SUPPLIED RECORDS:
------
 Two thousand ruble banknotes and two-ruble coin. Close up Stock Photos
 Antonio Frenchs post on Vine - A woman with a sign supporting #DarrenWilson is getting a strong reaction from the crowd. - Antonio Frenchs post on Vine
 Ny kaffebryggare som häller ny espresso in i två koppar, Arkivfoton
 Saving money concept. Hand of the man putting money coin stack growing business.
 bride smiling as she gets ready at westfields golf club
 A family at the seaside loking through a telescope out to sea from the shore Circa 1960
------
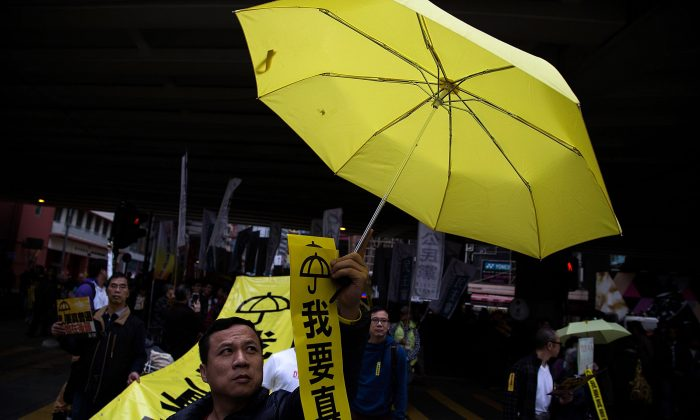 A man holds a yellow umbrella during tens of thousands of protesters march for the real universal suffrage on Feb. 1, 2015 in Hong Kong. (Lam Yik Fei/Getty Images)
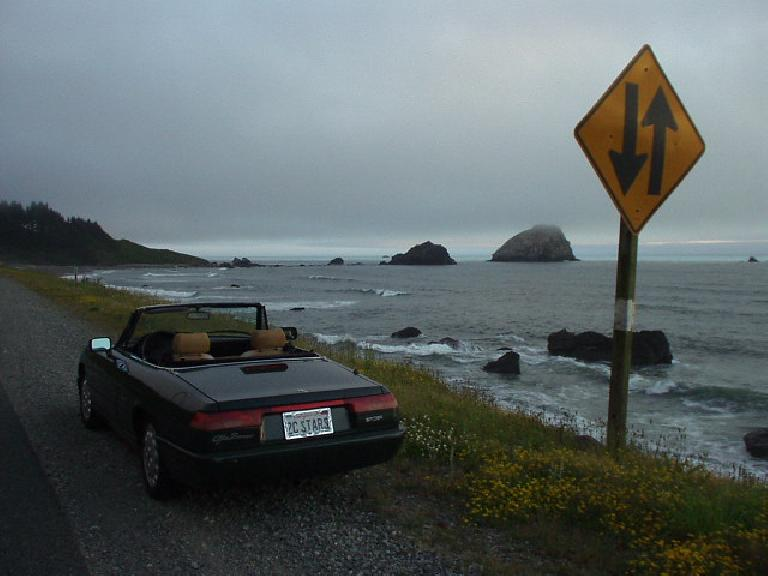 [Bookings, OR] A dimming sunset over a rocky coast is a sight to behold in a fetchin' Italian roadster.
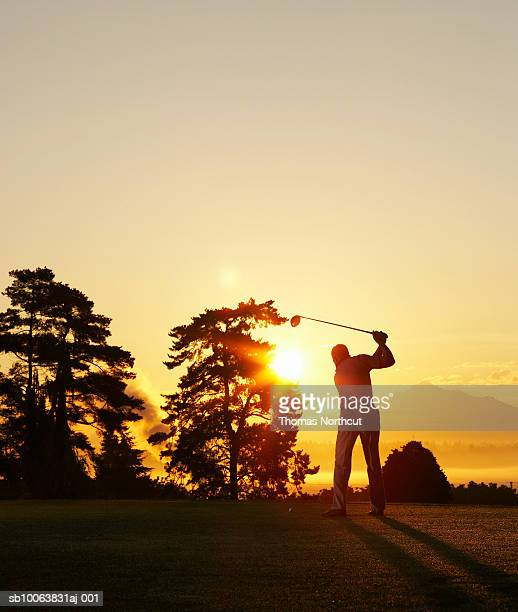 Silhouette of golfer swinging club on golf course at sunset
------
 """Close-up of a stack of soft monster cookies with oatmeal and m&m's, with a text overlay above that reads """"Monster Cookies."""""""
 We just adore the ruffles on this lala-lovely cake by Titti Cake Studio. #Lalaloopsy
------
WHAT IS BEING ASKED: Copy every line of the entries above in which "stack" occurs.

ANSWER SECTION:
 Saving money concept. Hand of the man putting money coin stack growing business.
 """Close-up of a stack of soft monster cookies with oatmeal and m&m's, with a text overlay above that reads """"Monster Cookies."""""""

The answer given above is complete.